** Opening Document text block **
Former United States Air Force base

Stallings Air Base was a United States Air Force base operational from 1944 to 1957. It later reopened as Kinston Airport and is now known as Kinston Regional Jetport.

==History==
Stallings Air Base originally was built in 1944 by the United States Navy. It opened in October as a United States Marine Corps flying training airfield known as Marine Corps Auxiliary Airfield Kinston, being an auxiliary field to Marine Corps Air Station Cherry Point. Construction involved building runways and several aircraft hangars, with three concrete runways, several taxiways, a large parking apron and a control tower. Buildings were ultimately utilitarian and quickly assembled. Most base buildings, not meant for long-term use, were constructed of temporary or semi-permanent materials. Although some hangars had steel frames and the occasional brick or tile brick building could be seen, most support buildings sat on concrete foundations but were of frame construction clad in little more than plywood and tarpaper.
** Closing Document text block **
** Opening Data for review block **
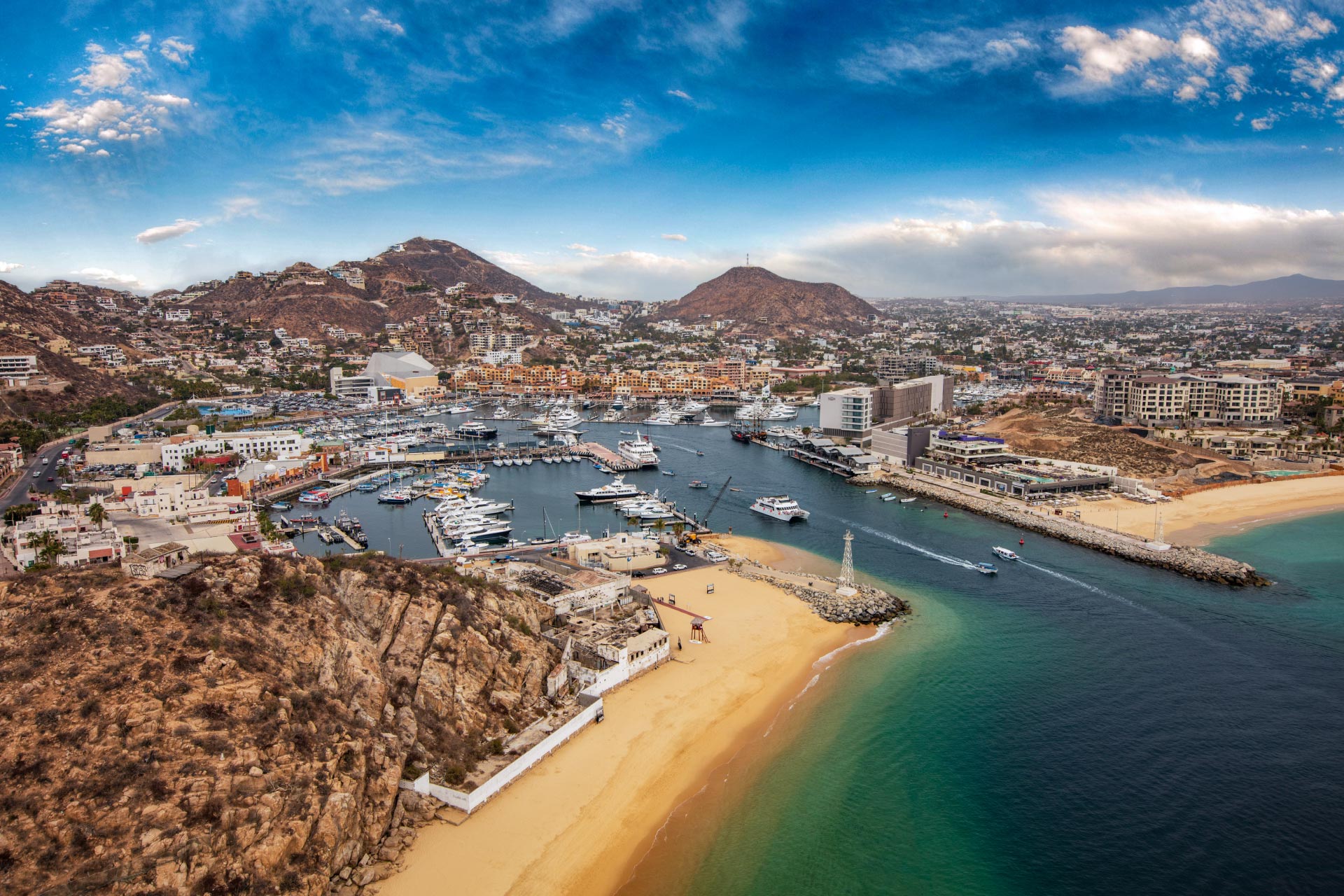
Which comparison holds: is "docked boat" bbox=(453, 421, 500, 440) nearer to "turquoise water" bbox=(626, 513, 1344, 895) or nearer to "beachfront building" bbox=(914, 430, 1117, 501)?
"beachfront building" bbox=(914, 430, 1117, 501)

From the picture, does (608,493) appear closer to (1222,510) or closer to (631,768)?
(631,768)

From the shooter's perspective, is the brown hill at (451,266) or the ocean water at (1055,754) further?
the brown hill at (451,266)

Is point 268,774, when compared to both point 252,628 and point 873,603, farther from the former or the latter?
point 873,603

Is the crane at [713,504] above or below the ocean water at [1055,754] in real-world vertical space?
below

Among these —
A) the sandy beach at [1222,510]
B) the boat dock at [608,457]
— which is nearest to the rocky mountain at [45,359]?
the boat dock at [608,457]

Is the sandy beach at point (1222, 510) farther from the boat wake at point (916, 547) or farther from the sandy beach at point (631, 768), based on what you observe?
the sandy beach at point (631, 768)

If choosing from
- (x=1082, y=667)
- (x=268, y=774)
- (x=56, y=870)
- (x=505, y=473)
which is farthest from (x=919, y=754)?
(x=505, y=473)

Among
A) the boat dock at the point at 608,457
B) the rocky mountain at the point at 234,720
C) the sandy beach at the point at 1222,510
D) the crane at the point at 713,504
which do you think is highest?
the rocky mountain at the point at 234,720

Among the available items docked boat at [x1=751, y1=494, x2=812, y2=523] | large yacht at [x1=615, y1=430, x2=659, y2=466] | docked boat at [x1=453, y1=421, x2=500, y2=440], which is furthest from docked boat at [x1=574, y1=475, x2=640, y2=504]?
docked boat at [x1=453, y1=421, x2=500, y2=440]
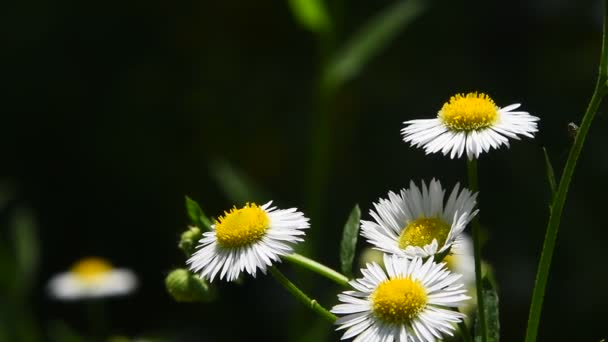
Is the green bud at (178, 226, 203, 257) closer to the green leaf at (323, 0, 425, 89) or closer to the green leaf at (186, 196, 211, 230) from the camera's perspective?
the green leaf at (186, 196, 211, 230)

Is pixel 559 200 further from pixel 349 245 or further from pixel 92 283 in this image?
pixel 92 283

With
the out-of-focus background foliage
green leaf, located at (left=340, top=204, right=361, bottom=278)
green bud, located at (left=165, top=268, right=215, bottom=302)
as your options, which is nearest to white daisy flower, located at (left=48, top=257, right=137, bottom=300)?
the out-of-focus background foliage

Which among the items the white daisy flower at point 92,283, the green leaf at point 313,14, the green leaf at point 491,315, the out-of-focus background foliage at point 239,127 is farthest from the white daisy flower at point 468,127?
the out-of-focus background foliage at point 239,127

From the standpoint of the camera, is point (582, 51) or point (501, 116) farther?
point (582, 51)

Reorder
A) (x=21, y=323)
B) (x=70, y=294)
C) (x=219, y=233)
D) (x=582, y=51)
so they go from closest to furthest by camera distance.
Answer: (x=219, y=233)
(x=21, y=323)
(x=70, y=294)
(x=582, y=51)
** Closing Data for review block **
§ Exercises
a - According to the Stallings Air Base passage, why were most base buildings made of temporary or semi-permanent materials? Answer in one to three sentences.
b - Reproduce the part of the Stallings Air Base passage that opens with the words containing "Former United States" and closes with "Kinston Regional Jetport.".
The items have nothing to do with the Stallings Air Base passage.

§ Answers in order
a - Most base buildings were made of temporary or semi-permanent materials because they were not meant for long-term use.

b -
Former United States Air Force base

Stallings Air Base was a United States Air Force base operational from 1944 to 1957. It later reopened as Kinston Airport and is now known as Kinston Regional Jetport.